DOGE prepares to literally drain the swamp by banishing Biden's ‘overreaching' water rule
"If you try to navigate a wastewater treatment pool, you'll be up a creek without a paddle," Ernst, R-Iowa, said, mocking what she and many heartland landowners see as federal overreach into clearly unnavigable waters.
Rainwater pools, farm runoff, small property ponds, and other ephemeral or seasonal water bodies – like prairie potholes and temporary channels – were suddenly subject to federal regulation, not local farmers or landowners.
"WOTUS regulatory uncertainty has threatened the livelihoods of hardworking Iowa farmers, small businesses, and landowners for far too long and I was thrilled to join EPA Administrator (Lee) Zeldin in announcing that the Trump administration is revising this misguided and harmful regulatory expansion," Ernst told Fox News Digital, noting her announcement Thursday builds on an effort announced in March by the EPA that opened the door to such revisions.
Ernst has called the original Biden and Obama expansions of the law disastrous and "overreach" that continue the trend of Democrats "mounting unnecessary environmental regulations to overwhelm the commonsense voice of hardworking Americans."
Iowa Agriculture Secretary Mike Naig said Ernst's "CLEAR Waters Act" will provide necessary clarity and consistency to such "Waters of the United States" (WOTUS) regulations.
Naig said it should "end the constant policy whiplash that changes with each new administration."
"It's a commonsense approach that brings certainty to those who are working every day to responsibly manage our land and water."

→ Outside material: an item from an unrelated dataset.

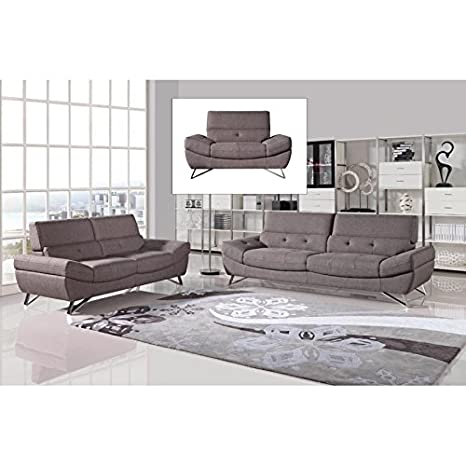 Amazon.com: VIG- Potash Divani Casa Modern Taupe Fabric Sofa ...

A 2023 Supreme Court ruling in Sackett v. EPA stripped some of the Biden administration's control via their "significant nexus" test of waterway categorization.

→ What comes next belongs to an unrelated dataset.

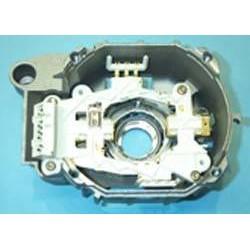 Tapa para motor Bosch Siemens 8 contactos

Justice Samuel Alito wrote in the 9-0 majority opinion that the EPA had ordered Idaho landowners Michael and Chantell Sackett to restore a wetland where they were building a home or pay $40,000 per day in penalties.
Alito said the EPA had considered the area a wetland because "they were near a ditch that fed into a creek, which fed into Priest Lake; a navigable intrastate lake."
"The Sacketts sued, alleging that their property was not 'waters of the United States.'"
That decision enraged Democrats, including Senate Minority Leader Chuck Schumer of New York, who said the "MAGA Supreme Court is continuing to erode our country's environmental laws."
"Make no mistake – this ruling will mean more polluted water, and more destruction of wetlands," he warned at the time.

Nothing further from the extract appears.